Je pensais, avec une naïveté coupable sans doute, que les politiques publiques devaient être des vecteurs essentiels de transformation et de modernisation, sur des enjeux de long terme et dans un esprit de co-construction reconnaissant les acteurs d’un secteur comme des contributeurs légitimes. Ceci, a fortiori dans une situation économique très difficile qui requiert l’effort, le consentement et la coopération de tous.
Force est de constater, et de regretter, que les politiques publiques en matière de santé se construisent aujourd’hui davantage « contre » que « pour » et « avec » leurs parties prenantes, dans un court-termisme enrayant la dynamique d’amélioration de l’état de santé des populations. La tonalité dominante est le dévoiement du terme « responsabilisation » au profit de la suspicion a priori : à l’égard des patients, avec notamment des mesures sur les ALD (affections longue durée) dont le bénéfice en termes de santé publique, et donc de coût à terme, laisse circonspect ; à l’égard des industriels et des complémentaires, auxquels la logique de rabot s’applique tour à tour ; à l’égard des médecins libéraux ; à l’égard des paramédicaux, particulièrement ceux du secteur privé, qui pâtissent d’une absence de reconnaissance ; et bien sûr à l’égard des établissements de santé, qu’une « année blanche » condamne pour 2026 à des tarifs négatifs insoutenables.

> Activité 1: Résumez en deux phrases le texte sur les politiques publiques de santé.
> Activité 2:
Répondez à ces questions sur le texte sur les politiques publiques de santé :
(a) Qu'exige, selon le texte, une situation économique très difficile ?
(b) Que désigne le sigle ALD ?
(c) À quoi une « année blanche » condamne-t-elle les établissements de santé pour 2026 ?
> Activité 3: Écrivez la suite du texte sur les politiques publiques de santé, en commençant après sa dernière phrase.

> Jeu de données:
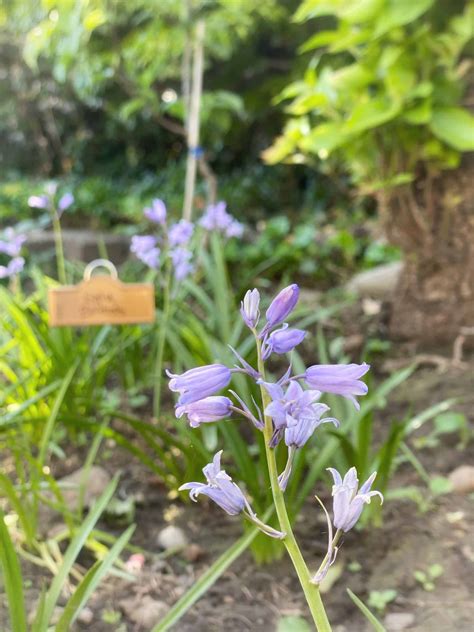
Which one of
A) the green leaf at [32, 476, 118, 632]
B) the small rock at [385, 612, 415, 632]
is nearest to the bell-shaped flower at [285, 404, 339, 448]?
the green leaf at [32, 476, 118, 632]

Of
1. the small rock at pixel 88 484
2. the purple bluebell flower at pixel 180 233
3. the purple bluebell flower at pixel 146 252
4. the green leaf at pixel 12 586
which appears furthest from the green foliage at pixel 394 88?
the green leaf at pixel 12 586

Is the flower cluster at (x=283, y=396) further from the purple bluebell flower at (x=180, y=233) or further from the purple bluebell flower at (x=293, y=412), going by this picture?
the purple bluebell flower at (x=180, y=233)

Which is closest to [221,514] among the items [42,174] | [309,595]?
[309,595]

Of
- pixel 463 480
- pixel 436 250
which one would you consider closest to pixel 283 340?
pixel 463 480

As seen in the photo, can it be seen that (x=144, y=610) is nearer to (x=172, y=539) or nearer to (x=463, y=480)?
(x=172, y=539)

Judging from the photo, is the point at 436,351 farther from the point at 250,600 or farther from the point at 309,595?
the point at 309,595

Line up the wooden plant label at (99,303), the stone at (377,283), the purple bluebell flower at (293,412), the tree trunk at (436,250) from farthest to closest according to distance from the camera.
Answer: the stone at (377,283) < the tree trunk at (436,250) < the wooden plant label at (99,303) < the purple bluebell flower at (293,412)
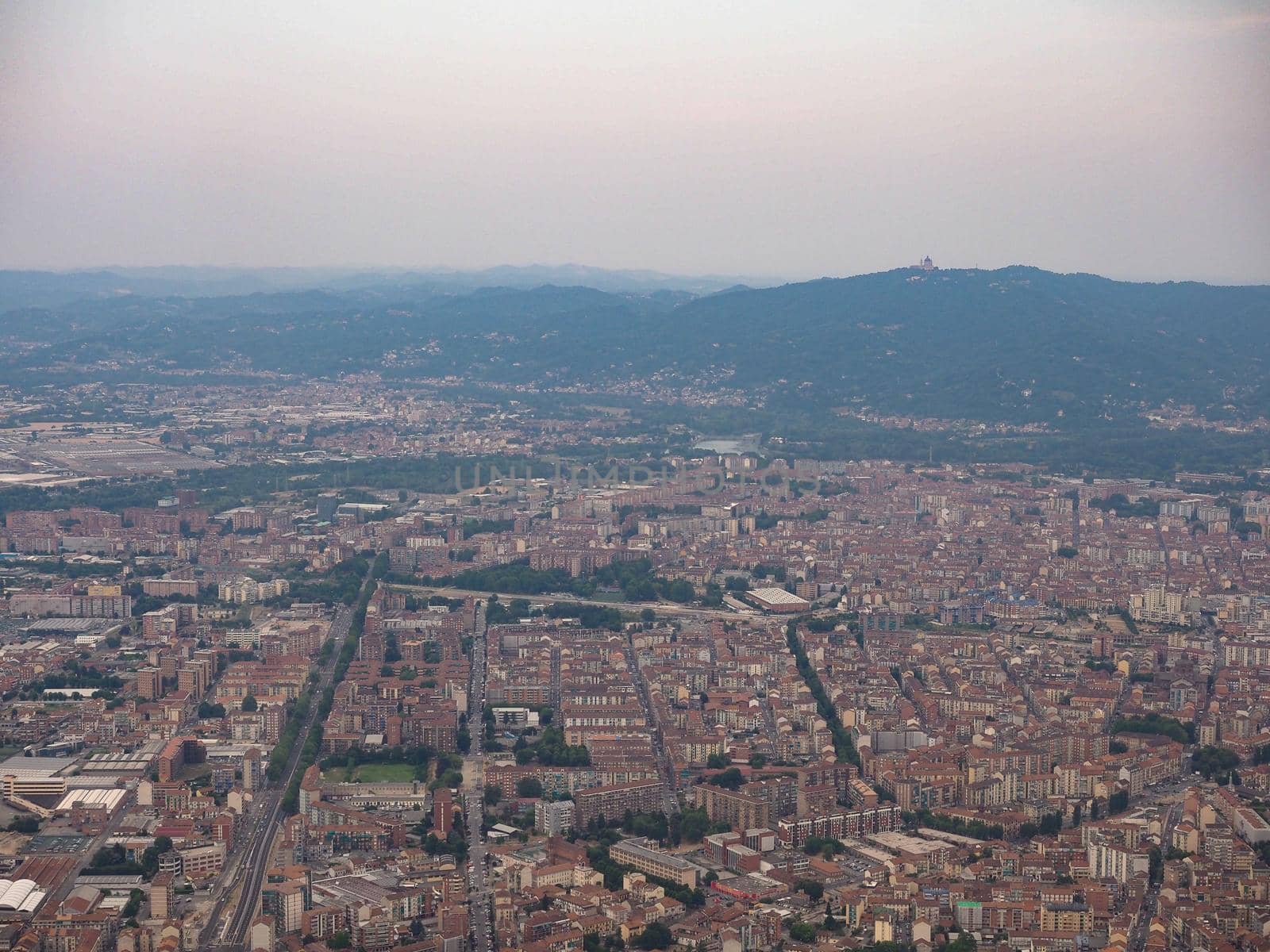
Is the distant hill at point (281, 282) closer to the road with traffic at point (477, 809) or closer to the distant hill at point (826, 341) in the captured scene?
the distant hill at point (826, 341)

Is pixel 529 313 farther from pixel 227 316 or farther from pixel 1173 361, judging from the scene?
pixel 1173 361

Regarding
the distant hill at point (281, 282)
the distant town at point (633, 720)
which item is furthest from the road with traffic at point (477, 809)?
the distant hill at point (281, 282)

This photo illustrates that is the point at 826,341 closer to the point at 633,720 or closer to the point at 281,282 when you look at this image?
the point at 633,720

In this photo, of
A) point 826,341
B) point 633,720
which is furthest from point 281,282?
point 633,720

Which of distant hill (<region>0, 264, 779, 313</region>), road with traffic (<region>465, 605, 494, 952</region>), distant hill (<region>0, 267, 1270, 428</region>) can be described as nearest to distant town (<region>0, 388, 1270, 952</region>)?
road with traffic (<region>465, 605, 494, 952</region>)

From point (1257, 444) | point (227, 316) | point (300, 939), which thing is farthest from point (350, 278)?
point (300, 939)

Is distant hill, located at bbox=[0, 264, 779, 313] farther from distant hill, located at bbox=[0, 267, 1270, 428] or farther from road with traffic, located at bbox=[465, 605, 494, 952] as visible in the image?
road with traffic, located at bbox=[465, 605, 494, 952]
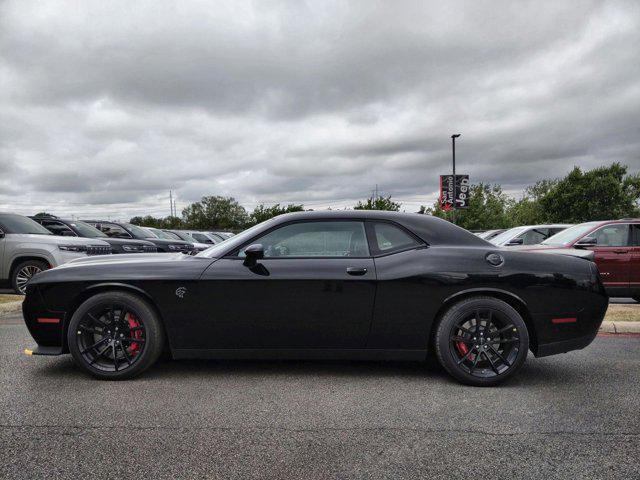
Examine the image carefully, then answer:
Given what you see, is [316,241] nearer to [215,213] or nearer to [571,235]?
[571,235]

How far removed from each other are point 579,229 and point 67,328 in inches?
333

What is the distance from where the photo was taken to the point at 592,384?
3.95m

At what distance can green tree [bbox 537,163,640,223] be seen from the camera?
1790 inches

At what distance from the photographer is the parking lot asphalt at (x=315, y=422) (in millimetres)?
2516

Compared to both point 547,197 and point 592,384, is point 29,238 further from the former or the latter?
point 547,197

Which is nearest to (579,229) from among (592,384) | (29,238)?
(592,384)

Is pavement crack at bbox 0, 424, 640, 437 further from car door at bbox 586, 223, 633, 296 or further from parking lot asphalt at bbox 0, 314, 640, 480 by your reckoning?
car door at bbox 586, 223, 633, 296

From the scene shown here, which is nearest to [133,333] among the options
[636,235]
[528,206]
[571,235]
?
[571,235]

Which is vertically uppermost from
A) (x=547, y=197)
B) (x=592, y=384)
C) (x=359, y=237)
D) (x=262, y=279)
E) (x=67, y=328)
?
(x=547, y=197)

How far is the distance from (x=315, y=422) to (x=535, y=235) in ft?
32.2

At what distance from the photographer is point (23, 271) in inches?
372

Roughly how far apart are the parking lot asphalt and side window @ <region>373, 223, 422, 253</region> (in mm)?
1081

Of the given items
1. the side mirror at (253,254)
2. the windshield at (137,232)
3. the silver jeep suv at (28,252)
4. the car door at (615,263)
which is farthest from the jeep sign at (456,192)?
the side mirror at (253,254)

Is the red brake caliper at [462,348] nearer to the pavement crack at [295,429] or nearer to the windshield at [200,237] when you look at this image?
the pavement crack at [295,429]
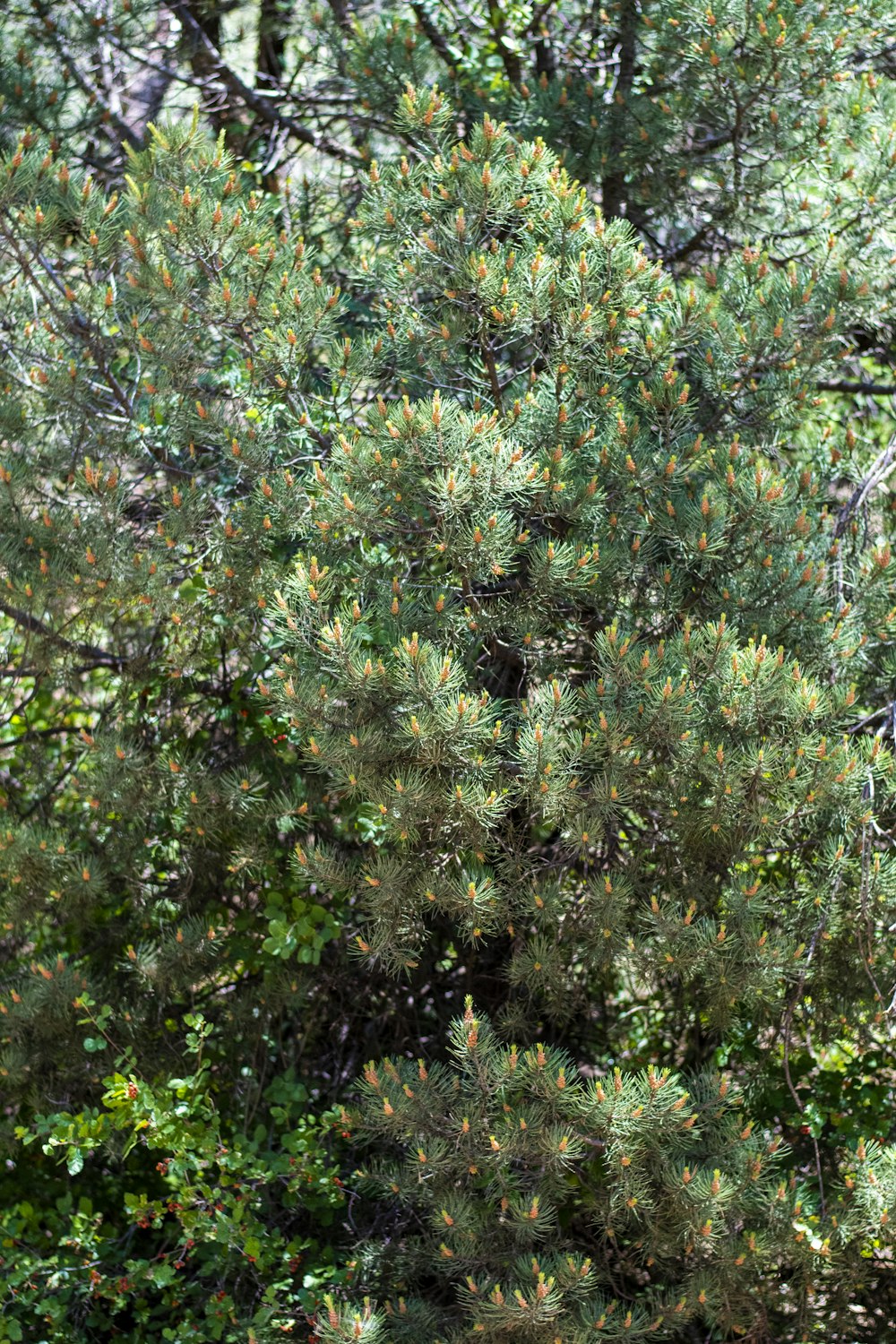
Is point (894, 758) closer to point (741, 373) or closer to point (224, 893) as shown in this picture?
point (741, 373)

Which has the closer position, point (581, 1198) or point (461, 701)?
point (461, 701)

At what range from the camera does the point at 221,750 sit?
10.9 feet

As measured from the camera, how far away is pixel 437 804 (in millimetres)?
2535

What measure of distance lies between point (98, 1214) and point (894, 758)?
2181 mm

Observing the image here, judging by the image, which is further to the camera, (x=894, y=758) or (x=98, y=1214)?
(x=98, y=1214)

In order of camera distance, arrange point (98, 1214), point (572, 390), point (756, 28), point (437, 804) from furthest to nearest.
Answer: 1. point (98, 1214)
2. point (756, 28)
3. point (572, 390)
4. point (437, 804)

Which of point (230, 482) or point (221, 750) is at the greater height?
point (230, 482)

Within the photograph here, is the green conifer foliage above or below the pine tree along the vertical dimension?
below

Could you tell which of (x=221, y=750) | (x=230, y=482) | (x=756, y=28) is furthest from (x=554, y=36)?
(x=221, y=750)

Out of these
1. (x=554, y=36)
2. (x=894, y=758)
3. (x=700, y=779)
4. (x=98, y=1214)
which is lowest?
(x=98, y=1214)

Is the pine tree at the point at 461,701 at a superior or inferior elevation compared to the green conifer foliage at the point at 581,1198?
superior

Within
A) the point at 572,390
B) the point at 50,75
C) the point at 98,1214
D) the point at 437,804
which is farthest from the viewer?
the point at 50,75

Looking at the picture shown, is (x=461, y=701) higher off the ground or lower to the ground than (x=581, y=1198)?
higher

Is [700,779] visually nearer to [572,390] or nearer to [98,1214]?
[572,390]
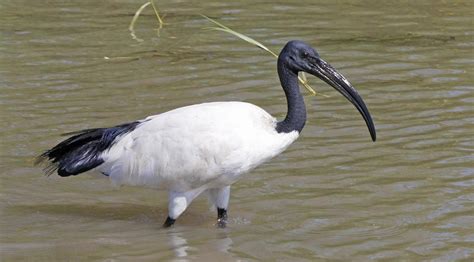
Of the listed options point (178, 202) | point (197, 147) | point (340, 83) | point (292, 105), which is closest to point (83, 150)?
point (178, 202)

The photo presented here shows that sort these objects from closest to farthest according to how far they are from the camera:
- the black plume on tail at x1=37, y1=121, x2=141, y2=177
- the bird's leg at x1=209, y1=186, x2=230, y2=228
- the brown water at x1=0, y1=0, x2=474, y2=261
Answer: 1. the brown water at x1=0, y1=0, x2=474, y2=261
2. the bird's leg at x1=209, y1=186, x2=230, y2=228
3. the black plume on tail at x1=37, y1=121, x2=141, y2=177

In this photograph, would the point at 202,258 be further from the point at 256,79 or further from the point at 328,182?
the point at 256,79

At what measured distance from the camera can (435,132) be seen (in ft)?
28.9

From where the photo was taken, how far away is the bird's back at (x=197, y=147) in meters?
7.02

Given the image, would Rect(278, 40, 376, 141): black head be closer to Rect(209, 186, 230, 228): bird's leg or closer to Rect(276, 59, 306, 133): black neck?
Rect(276, 59, 306, 133): black neck

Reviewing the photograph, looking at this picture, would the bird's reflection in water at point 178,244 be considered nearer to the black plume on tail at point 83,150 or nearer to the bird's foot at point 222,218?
the bird's foot at point 222,218

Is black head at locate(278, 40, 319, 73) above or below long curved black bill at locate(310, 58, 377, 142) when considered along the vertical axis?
above

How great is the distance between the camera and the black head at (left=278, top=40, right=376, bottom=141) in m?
7.29

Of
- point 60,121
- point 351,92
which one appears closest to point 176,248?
point 351,92

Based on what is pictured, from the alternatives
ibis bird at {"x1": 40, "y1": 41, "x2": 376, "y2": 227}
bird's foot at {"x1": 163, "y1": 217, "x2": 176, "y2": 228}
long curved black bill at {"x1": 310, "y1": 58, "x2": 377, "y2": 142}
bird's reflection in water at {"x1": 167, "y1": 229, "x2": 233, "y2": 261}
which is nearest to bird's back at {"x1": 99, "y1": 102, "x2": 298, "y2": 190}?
ibis bird at {"x1": 40, "y1": 41, "x2": 376, "y2": 227}

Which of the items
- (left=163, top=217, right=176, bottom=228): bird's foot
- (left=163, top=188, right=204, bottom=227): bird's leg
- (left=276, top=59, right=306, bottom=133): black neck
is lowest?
(left=163, top=217, right=176, bottom=228): bird's foot

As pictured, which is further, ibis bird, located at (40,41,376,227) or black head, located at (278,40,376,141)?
black head, located at (278,40,376,141)

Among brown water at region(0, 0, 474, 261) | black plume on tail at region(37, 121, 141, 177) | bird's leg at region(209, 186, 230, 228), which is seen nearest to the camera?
brown water at region(0, 0, 474, 261)

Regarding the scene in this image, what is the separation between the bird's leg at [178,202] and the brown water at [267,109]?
113 mm
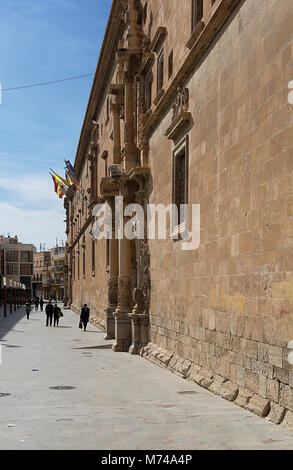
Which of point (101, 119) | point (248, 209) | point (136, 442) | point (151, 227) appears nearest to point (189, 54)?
point (248, 209)

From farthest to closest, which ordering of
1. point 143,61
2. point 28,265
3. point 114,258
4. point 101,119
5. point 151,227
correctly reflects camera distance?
point 28,265 → point 101,119 → point 114,258 → point 143,61 → point 151,227

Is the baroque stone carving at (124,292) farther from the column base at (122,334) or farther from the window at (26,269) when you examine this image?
the window at (26,269)

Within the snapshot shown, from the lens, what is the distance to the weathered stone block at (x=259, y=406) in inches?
334

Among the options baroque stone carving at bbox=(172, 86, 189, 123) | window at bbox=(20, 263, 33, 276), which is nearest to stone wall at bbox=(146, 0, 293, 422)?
baroque stone carving at bbox=(172, 86, 189, 123)

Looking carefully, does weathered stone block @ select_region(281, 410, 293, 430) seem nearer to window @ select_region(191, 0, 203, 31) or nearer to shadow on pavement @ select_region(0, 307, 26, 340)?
window @ select_region(191, 0, 203, 31)

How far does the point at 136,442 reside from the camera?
23.2 feet

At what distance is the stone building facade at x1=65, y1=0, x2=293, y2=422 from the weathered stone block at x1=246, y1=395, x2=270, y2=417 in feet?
0.08

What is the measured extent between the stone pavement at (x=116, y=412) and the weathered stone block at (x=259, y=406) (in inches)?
4.2

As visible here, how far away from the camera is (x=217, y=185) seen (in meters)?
11.3

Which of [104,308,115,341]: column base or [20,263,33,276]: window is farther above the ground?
[20,263,33,276]: window

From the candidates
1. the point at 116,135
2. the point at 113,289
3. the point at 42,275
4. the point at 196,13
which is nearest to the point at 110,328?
the point at 113,289

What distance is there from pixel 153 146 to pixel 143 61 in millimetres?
3179

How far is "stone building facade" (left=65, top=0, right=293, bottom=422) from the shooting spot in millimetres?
8414
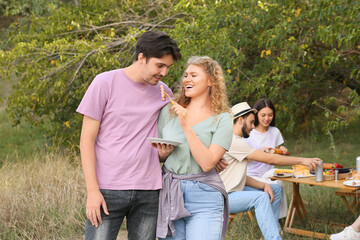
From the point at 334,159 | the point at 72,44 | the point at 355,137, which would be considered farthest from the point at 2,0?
the point at 355,137

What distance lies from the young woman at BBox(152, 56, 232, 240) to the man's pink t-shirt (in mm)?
124

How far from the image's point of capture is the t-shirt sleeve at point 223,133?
8.89 feet

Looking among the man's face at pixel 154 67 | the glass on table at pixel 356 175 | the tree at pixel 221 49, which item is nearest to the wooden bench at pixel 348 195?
the glass on table at pixel 356 175

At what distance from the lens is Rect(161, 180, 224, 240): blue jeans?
106 inches

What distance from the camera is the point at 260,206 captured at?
440 cm

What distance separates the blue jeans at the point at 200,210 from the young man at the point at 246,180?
1657 mm

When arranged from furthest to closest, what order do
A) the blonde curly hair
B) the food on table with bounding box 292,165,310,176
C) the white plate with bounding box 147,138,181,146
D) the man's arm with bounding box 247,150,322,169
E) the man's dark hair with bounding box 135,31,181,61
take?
the food on table with bounding box 292,165,310,176 → the man's arm with bounding box 247,150,322,169 → the blonde curly hair → the man's dark hair with bounding box 135,31,181,61 → the white plate with bounding box 147,138,181,146

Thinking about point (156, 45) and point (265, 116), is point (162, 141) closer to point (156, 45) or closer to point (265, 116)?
point (156, 45)

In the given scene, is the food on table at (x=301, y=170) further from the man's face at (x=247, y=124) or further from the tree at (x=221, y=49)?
the tree at (x=221, y=49)

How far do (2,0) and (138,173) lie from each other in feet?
30.1

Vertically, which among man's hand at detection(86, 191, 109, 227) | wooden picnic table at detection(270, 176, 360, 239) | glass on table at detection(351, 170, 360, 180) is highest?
man's hand at detection(86, 191, 109, 227)

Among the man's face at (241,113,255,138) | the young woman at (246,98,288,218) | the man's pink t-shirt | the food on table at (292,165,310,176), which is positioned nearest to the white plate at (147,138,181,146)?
the man's pink t-shirt

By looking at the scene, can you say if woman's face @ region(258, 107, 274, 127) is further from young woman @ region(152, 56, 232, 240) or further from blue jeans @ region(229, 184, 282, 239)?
young woman @ region(152, 56, 232, 240)

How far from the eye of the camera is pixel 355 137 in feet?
40.3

> Zone de réponse 1: Le texte rappelle la conviction que les politiques publiques devaient transformer et moderniser sur le long terme en reconnaissant les acteurs d'un secteur comme des contributeurs légitimes, surtout dans une situation économique très difficile. Il regrette qu'elles se construisent aujourd'hui en santé « contre » leurs parties prenantes, dans un court-termisme marqué par une suspicion a priori envers les patients, les industriels, les complémentaires, les médecins libéraux, les paramédicaux et les établissements de santé.

> Zone de réponse 2:
(a) L'effort, le consentement et la coopération de tous.
(b) Les affections longue durée.
(c) À des tarifs négatifs insoutenables.

> Zone de réponse 3:
Face à un tel tableau, la solution la plus simple – et simpliste – consiste à désigner des boucs-émissaires, au premier rang desquels les Agences Régionales de Santé dont le « bashing » est devenu le nouveau sport national. Dans plusieurs rapports ou déclarations intempestives, elles sont, selon les versions, préfectoralisées, écartelées entre Région et Département, et in fine démantelées et vidées de leur substance. Suivre cette voie constituerait une réelle régression pour la santé et les territoires et ne rajouterait que de la complexité. Les ARS servent donc de victimes expiatoires à un pilotage général défaillant, et à une gouvernance s’illustrant par une absence de stratégie visible et évaluée en santé.
En attendant, les sujets d’efficience que pourtant l’écosystème de santé partage en choeur, et qui sont défendus par une flopée de rapports et d’acteurs, demeurent insuffisamment portés. Or, l’impératif d’économies et les efforts demandés à tous seront d’autant mieux compris qu’ils s’inscrivent dans une réforme systémique et stratégique du système de santé, fondée sur l’efficience, la qualité, la pertinence et l’évaluation du service rendu. C’est la pérennité de notre système de santé qui se joue et la réponse ne peut être que collective et structurelle.